Allen’s comedy is refreshingly focused. The dialogue, the jokes, and the one-liners all pertain to Gil’s (and Allen’s) obsession with the past. Gil’s future in-laws shop for antiques, and Paul the knowitall spouts off on Picasso. Gil’s first-hand experience with the past gives these scenes a wry ironic twist. A girl who sells antiques catches Gil’s eye when he buys a Cole Porter record from her. She likes her work because the antiques inspire her, not for their monetary or intellectual value, which makes her a better match for Gil than his fiancé.

Lest you missed the theme, Adriana (Cotillard), who lives in the ’20s, suffers from the same syndrome — “Golden Age Thinking.” She too believes that the past was superior to the present, and that nobody alive today (that is, in the 1920s) can hold a candle to the greats from the previous century like Tolouse-Lautrec, Degas, and Gaugin.

Through it all runs the early-era jazz music that Woody Allen has been using for decades.

If Adriana’s diagnosis is a little obvious for the audience, at least it gives Gil perspective on what he’s doing wrong. Also helping in the “perspective” department are Gertrude Stein’s and Ernest Hemingway’s reviews of his book.
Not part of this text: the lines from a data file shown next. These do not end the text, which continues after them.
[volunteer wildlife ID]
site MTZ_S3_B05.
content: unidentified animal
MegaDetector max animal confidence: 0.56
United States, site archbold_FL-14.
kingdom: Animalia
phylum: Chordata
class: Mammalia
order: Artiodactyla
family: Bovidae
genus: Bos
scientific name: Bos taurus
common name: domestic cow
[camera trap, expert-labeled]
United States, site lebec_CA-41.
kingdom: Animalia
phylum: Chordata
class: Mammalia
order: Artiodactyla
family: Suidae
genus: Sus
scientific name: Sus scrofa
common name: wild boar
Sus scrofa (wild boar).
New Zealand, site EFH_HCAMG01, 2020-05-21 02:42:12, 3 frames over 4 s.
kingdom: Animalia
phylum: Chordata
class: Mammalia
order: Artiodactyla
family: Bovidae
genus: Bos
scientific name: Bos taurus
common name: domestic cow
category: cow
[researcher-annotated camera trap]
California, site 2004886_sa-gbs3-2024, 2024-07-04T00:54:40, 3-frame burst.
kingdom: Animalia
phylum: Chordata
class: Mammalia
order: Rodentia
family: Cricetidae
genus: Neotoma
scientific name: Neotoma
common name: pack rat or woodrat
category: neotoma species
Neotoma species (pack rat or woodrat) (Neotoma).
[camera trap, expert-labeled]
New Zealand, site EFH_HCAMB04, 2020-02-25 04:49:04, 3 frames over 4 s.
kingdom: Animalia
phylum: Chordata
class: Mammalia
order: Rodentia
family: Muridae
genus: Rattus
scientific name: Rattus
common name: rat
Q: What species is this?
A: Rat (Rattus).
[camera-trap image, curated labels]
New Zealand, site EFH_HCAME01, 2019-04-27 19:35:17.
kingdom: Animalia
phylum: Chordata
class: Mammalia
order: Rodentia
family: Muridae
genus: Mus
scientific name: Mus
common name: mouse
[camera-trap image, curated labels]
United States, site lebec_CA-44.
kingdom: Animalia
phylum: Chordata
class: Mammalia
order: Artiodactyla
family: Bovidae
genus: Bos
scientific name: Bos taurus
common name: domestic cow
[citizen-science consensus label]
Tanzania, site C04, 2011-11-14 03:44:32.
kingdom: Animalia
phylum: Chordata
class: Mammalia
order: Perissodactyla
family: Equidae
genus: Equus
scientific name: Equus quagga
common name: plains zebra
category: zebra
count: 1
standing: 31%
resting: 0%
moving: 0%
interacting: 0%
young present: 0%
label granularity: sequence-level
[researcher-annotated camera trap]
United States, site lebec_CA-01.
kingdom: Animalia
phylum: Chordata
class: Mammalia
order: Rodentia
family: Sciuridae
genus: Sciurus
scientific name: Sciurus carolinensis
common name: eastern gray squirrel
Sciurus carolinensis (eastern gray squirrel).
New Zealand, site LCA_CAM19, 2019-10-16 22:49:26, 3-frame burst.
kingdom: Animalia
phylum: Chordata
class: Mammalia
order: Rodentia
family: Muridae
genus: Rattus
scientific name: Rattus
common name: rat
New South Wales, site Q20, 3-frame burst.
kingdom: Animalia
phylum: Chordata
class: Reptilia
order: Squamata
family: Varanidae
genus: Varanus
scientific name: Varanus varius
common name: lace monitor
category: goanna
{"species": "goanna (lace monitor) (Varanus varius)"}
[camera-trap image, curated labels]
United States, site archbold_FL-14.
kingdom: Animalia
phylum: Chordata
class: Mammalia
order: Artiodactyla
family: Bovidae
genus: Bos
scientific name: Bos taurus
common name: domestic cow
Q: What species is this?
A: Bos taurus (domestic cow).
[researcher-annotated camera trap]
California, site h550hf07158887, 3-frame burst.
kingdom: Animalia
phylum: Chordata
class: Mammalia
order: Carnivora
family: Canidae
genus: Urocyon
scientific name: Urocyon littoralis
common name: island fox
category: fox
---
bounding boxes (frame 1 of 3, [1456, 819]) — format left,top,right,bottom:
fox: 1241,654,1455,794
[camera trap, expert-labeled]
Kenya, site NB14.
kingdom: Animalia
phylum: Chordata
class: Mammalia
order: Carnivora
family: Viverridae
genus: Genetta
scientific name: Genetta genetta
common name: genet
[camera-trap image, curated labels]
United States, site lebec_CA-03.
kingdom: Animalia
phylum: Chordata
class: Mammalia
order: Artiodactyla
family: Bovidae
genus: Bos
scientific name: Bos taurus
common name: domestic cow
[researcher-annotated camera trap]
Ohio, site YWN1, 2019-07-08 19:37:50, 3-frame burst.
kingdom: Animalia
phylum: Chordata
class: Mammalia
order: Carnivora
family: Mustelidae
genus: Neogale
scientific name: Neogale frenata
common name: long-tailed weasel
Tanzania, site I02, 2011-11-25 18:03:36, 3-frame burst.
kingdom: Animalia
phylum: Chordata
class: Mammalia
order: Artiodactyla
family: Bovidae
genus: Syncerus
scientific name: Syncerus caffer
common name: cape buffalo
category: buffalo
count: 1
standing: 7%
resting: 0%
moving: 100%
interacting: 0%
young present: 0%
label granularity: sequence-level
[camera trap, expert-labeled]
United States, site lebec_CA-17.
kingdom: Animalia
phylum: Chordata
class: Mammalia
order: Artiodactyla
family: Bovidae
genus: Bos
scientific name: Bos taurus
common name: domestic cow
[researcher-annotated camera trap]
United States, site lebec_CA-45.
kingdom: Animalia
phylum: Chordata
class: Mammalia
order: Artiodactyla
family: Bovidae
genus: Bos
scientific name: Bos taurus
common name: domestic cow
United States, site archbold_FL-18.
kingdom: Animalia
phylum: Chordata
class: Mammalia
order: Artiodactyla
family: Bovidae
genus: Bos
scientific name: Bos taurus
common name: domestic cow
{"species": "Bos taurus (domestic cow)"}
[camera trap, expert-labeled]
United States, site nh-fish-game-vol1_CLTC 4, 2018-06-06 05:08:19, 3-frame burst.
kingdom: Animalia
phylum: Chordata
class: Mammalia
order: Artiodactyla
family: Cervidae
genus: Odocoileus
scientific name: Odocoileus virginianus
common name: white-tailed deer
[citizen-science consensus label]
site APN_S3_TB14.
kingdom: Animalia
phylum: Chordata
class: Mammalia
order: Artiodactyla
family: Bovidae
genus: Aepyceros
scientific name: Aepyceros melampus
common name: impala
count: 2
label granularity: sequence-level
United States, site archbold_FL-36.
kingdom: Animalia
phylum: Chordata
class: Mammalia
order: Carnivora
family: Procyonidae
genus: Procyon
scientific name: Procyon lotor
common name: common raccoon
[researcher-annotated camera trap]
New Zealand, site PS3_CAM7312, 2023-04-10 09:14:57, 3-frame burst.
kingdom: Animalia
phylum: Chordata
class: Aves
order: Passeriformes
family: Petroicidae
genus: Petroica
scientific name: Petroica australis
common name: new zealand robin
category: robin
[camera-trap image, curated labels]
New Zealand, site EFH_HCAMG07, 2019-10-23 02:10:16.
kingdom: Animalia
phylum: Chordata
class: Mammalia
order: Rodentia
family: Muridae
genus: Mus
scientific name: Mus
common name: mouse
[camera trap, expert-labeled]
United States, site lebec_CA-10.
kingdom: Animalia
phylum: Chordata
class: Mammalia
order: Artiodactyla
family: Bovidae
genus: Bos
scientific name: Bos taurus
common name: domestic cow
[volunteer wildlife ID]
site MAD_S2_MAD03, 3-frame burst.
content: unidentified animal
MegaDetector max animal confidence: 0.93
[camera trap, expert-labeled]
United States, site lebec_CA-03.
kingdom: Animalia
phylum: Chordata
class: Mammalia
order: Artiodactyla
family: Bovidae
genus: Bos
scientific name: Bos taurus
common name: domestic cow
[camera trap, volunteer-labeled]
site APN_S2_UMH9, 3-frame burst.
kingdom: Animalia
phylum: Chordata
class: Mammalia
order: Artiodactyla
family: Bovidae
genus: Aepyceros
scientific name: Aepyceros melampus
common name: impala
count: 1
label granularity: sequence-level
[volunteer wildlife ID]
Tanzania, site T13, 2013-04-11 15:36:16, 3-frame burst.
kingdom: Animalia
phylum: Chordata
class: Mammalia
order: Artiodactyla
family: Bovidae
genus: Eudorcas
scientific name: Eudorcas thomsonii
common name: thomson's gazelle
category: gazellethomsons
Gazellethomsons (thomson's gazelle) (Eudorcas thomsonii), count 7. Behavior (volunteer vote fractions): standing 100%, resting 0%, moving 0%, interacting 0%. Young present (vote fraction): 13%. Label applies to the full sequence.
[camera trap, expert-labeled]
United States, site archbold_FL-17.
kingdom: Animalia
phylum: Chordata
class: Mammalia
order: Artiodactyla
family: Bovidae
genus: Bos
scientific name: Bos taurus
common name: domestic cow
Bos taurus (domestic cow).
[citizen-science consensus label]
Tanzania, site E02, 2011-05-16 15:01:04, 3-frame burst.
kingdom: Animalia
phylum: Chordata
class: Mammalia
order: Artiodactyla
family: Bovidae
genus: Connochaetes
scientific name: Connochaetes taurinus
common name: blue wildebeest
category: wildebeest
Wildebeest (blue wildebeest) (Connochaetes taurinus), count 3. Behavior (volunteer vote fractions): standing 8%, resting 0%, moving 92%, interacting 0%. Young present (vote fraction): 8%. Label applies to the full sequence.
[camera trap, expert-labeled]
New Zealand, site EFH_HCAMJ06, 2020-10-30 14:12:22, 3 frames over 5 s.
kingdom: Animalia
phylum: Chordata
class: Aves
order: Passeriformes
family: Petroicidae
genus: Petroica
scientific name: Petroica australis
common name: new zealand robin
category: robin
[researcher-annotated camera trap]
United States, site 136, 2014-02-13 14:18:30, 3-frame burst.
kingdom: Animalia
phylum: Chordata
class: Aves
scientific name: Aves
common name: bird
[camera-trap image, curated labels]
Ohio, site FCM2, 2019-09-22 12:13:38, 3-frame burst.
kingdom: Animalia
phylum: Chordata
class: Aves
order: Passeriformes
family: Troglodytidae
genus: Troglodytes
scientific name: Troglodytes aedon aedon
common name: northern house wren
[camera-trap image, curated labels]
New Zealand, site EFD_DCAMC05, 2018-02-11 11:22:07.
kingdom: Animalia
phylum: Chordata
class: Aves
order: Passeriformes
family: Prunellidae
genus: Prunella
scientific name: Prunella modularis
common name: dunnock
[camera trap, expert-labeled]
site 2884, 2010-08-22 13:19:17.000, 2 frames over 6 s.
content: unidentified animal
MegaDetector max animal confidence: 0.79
Midnight in Paris is a well-crafted fantasy and a lightweight bit of summer entertainment. Wilson is an inspired choice for a Woody Allen hero. He’s introspective, wishy-washy, and talkative. He’s also very likeable, especially next to the likes of Paul and his future in-laws. But the best thing about Midnight in Paris may be that Allen keeps the film on track, tackling a subject that must have haunted him for years.